===== Excerpted data =====

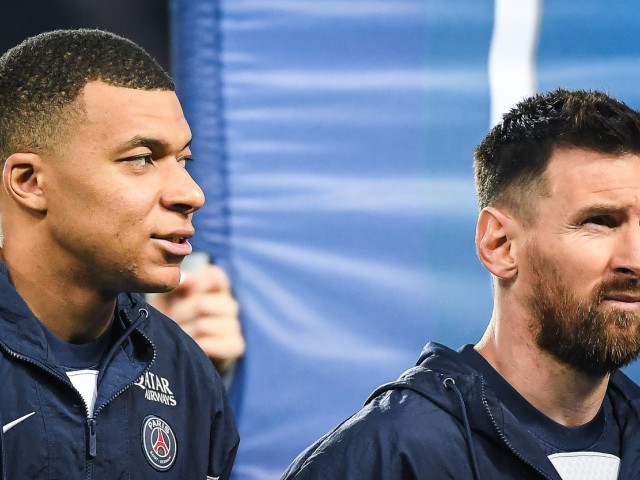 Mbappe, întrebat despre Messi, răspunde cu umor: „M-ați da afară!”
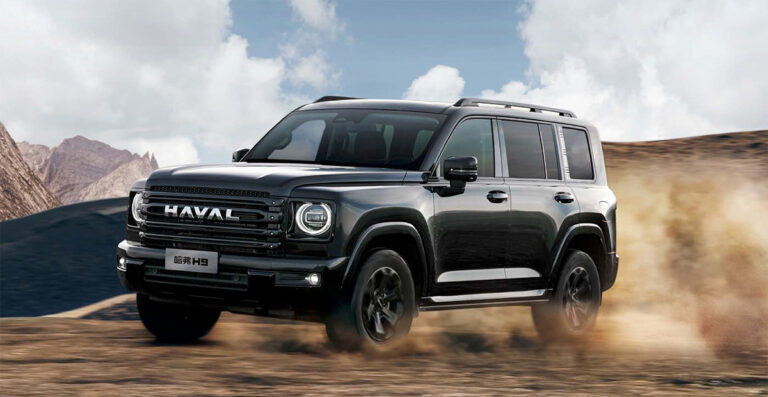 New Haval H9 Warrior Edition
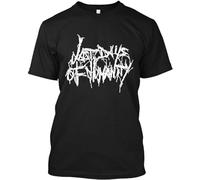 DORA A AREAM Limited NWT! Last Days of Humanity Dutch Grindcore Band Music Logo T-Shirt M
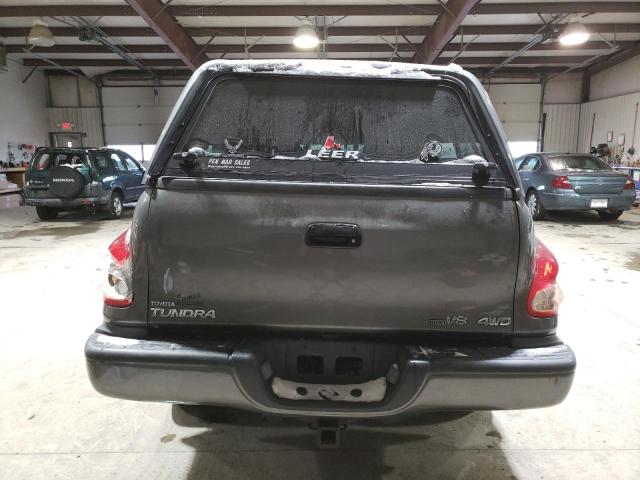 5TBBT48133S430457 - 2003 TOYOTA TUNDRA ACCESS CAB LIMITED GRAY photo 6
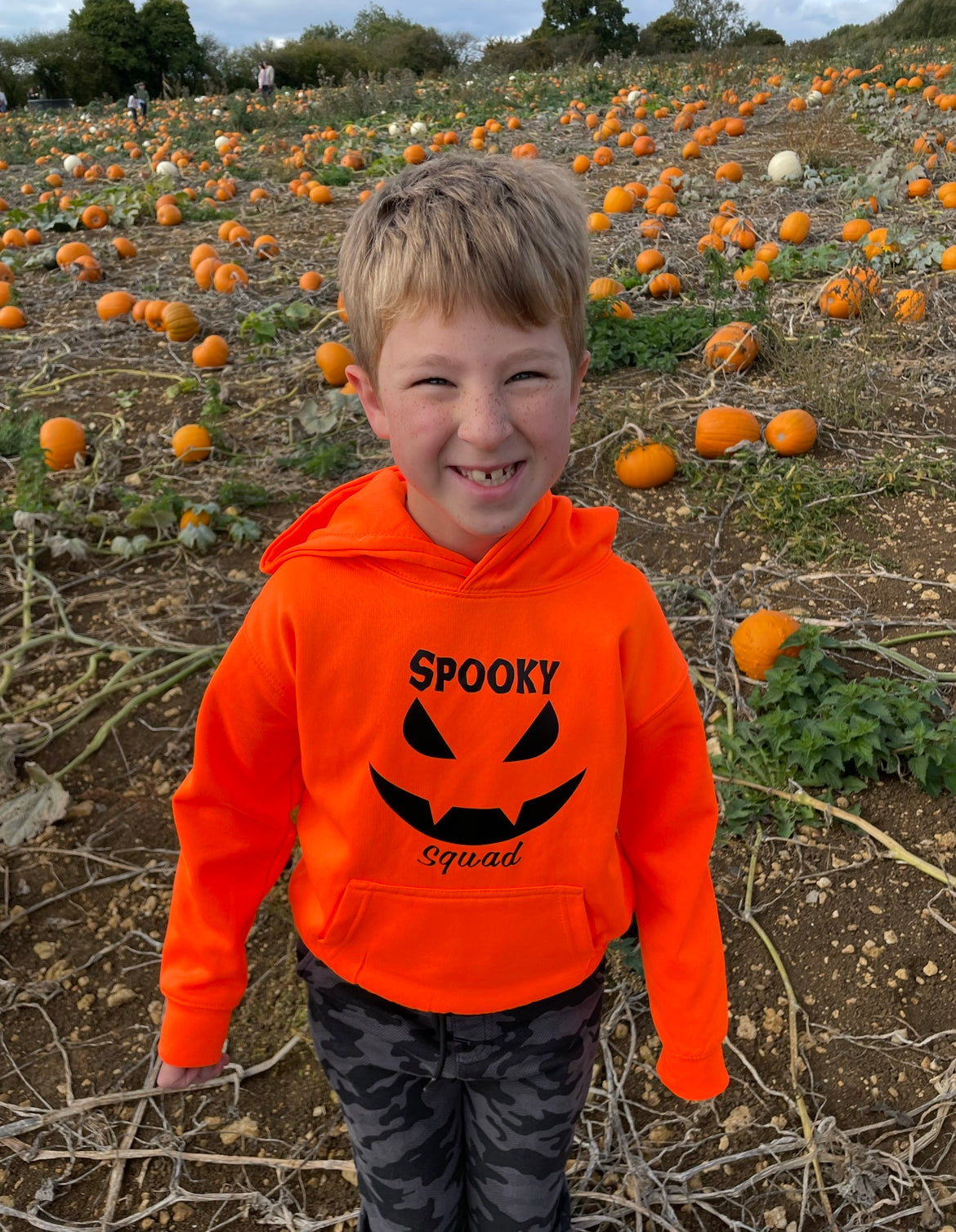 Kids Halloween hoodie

=====

What you will do →
Could you write out each of the records above word for word, omitting the pictures?

Task response →
 Mbappe, întrebat despre Messi, răspunde cu umor: „M-ați da afară!”
 New Haval H9 Warrior Edition
 DORA A AREAM Limited NWT! Last Days of Humanity Dutch Grindcore Band Music Logo T-Shirt M
 5TBBT48133S430457 - 2003 TOYOTA TUNDRA ACCESS CAB LIMITED GRAY photo 6
 Kids Halloween hoodie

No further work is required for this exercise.